Texte fourni -
··········

Rappelons-le : l’Iran, c’est l’ancienne Perse ; la sotériologie, c’est l’étude des doctrines religieuses qui touchent le salut de l’âme. Comment être sauvé à l’issue de sa mort, des tourments de l’Enfer ?
Les sources –comme nous en avons désormais l’habitude, nous constatons qu’il y a peu de sources. « Si l’on esquisse une vue générale de la documentation, on a, à l’aval, un ensemble substantiel de traités et passages apocalyptiques dans les livres zoroastriens écrits en pehlevi qui nous sont parvenus et qui, tous, ont reçu leur forme actuelle aux IXè et Xè siècle : à l’amont, un traité en grec attesté à partir du milieu du IIè siècle de notre ère, les Oracles d’Hystaspe. » (p. 589) Notons tout de suite qu’Hystaspe est la transcription en grecque de Wishtasp, le protecteur de Zoroastre (p. 594)
[Le pehlevi est le système d’écriture utilisé dans l’empire sassanide pour les textes religieux et profanes.]
Ces oracles pourraient nous permettre de supposer que ce que l’on en retrouve dans les apocalypses des sassanides postérieures serait un noyau dur d’une apocalypse iranienne plus ancienne…
Lactance est l’auteur latin du IVè grâce aux citations et paraphrases duquel on connaît le contenu des Oracles, notamment dans son livre VII de ses Institutions chrétiennes. (p.594)
Des recherches infructueuses
Au début du XXè, le chercheur Cumont met en relation les Oracles d’Hystaspe avec la religion romaine de Mithra, à l’origine duquel il voit, à raison, un Mithra iranien. Cette vision cosmogonique reconstituée aurait, d’après lui, inspiré le Jugement dernier des chrétiens et proviendrait d’une hybridation entre le zoroastrisme connu dans l’Avesta et un fatalisme tout « sémitique ». (p. 594-595). Plus tard, à la relecture des grands textes de l’Avesta, « l’origine iranienne de certaines doctrines telles que l’ascension de l’âme dans les sphères célestes ou la combustion finale du monde » est réfutée. (p.595) Compte tenu des onze siècles de vide textuel qui séparent les Avesta des textes pehlevis, les chercheurs ont été découragés d’examiner « la contribution de la pensée iranienne à d’autres religions du Proche-Orient antique. » (p. 597)
Des conclusions à approfondir
Le noyau iranien des Oracles d’Hystaspe semble résister à toute tentative de déconstruction (p.605). Comment a-t-il été transmis aux auteurs pehlevis du XIè ? Intéressant : « Les Oracles ne peuvent s’expliquer que comme un acte délibéré de propagande romaine, produit d’un milieu juif ou judéo-chrétien bien informé des doctrines iraniennes et qui cherchait à montrer, sans trop de manipulations, que les futurs vainqueurs de l’empire nourrissait des doctrines confortant les attentes de ceux qu’il opprimait. » (p. 606), soit romains vs perses…
Quoi qu’il en soit, grâce aux Oracles d’Hystaspe, on peut faire remonter au plus récent les thèmes narratifs essentiels que l’on retrouve en pehlevi au début du premier millénaire. Mais ils sont peut-être encore plus anciens. Enfin, il est possible « que les premiers oracles iraniens à caractère apocalyptique aient été composés à l’époque séleucide (305-64), parallèlement au premier développement de l’apocalypse juive et avec, là aussi, des éléments hérités des prophéties babyloniennes. » (p. 606)

··········

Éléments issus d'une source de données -
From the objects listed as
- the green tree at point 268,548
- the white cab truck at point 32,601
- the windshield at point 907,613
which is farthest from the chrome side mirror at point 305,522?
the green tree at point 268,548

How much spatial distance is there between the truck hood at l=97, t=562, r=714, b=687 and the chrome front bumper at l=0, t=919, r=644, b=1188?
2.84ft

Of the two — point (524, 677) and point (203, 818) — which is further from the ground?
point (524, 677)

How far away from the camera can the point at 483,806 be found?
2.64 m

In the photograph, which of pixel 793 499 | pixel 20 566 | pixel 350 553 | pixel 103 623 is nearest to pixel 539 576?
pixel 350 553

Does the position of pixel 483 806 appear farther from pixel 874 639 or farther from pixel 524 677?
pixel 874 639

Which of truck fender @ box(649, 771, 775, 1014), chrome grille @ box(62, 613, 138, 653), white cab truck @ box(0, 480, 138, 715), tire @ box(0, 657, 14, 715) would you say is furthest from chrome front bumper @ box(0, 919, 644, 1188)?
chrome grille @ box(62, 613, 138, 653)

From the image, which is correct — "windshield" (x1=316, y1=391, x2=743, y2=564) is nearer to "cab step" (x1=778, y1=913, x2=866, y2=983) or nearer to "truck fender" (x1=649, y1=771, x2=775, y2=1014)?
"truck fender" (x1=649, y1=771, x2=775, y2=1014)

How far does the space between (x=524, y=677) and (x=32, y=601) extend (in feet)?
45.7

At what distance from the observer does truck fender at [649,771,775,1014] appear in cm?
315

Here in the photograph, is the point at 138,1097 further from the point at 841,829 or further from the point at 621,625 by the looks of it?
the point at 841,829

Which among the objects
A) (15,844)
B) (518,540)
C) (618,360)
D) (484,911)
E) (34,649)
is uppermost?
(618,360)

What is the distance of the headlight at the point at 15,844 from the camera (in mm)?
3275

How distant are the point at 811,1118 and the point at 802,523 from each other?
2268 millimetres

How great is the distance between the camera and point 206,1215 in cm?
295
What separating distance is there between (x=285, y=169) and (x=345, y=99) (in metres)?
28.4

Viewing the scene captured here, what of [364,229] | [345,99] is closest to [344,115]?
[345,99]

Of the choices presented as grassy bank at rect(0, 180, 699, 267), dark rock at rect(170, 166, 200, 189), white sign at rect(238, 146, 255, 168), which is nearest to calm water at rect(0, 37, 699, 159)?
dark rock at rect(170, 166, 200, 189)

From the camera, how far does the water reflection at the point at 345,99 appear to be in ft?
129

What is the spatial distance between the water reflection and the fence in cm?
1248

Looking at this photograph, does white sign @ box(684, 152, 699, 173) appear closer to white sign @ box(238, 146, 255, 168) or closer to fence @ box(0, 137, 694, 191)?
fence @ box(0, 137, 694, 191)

··········

Consigne 1 - Transcrivez fidèlement le passage du texte sur les Oracles d'Hystaspe, de « Rappelons-le : l’Iran, c’est » à « Zoroastre (p. 594) ».
Consigne 2 - Dressez la liste de toutes les références de pages citées entre parenthèses dans le texte sur les Oracles d'Hystaspe, sans répéter une même référence.
Consigne 3 - D'après le texte sur les Oracles d'Hystaspe, de quel nom Hystaspe est-il la transcription en grec ?

Réponse 1 -
Rappelons-le : l’Iran, c’est l’ancienne Perse ; la sotériologie, c’est l’étude des doctrines religieuses qui touchent le salut de l’âme. Comment être sauvé à l’issue de sa mort, des tourments de l’Enfer ?
Les sources –comme nous en avons désormais l’habitude, nous constatons qu’il y a peu de sources. « Si l’on esquisse une vue générale de la documentation, on a, à l’aval, un ensemble substantiel de traités et passages apocalyptiques dans les livres zoroastriens écrits en pehlevi qui nous sont parvenus et qui, tous, ont reçu leur forme actuelle aux IXè et Xè siècle : à l’amont, un traité en grec attesté à partir du milieu du IIè siècle de notre ère, les Oracles d’Hystaspe. » (p. 589) Notons tout de suite qu’Hystaspe est la transcription en grecque de Wishtasp, le protecteur de Zoroastre (p. 594)

Réponse 2 - p. 589, p. 594, p. 594-595, p. 595, p. 597, p. 605, p. 606

Réponse 3 - De Wishtasp, le protecteur de Zoroastre.